Material for this task:
━━━━
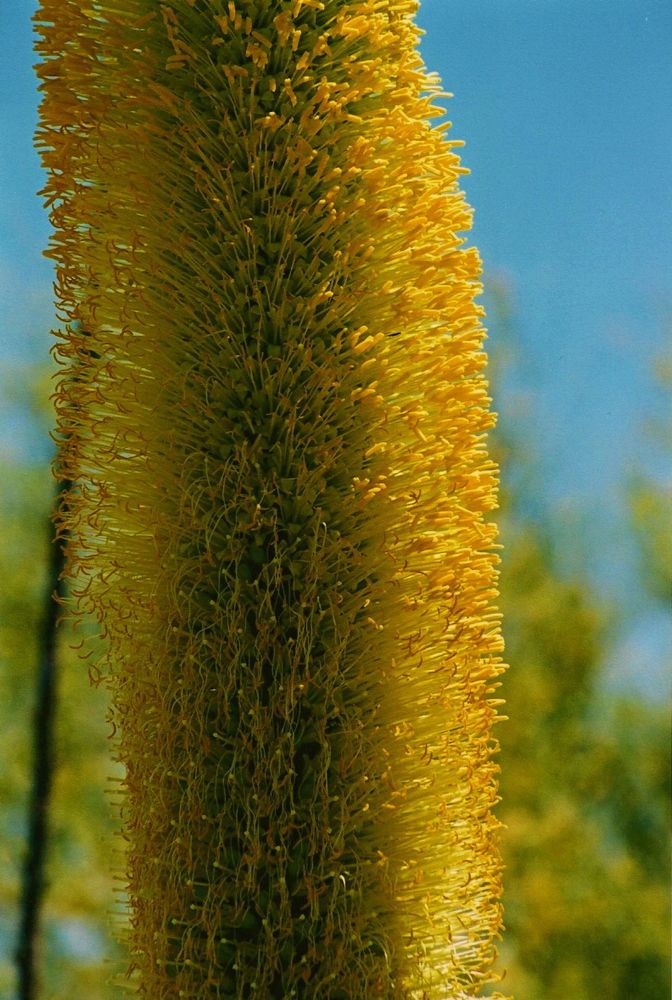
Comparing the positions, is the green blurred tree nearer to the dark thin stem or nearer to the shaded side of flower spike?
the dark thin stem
━━━━
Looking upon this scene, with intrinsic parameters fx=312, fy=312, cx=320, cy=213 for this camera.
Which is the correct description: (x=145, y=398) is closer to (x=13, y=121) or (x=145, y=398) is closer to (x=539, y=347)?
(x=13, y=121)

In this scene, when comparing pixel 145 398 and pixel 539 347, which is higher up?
━━━━
Rewrite everything from the line containing "Looking upon this" down to the line containing "In this scene, when", both included, as a numbered list with blank lines left out.

Result of this exercise:
1. Looking upon this scene, with intrinsic parameters fx=312, fy=312, cx=320, cy=213 for this camera.
2. Which is the correct description: (x=145, y=398) is closer to (x=13, y=121) or (x=145, y=398) is closer to (x=539, y=347)?
3. (x=13, y=121)
4. In this scene, when comparing pixel 145 398 and pixel 539 347, which is higher up?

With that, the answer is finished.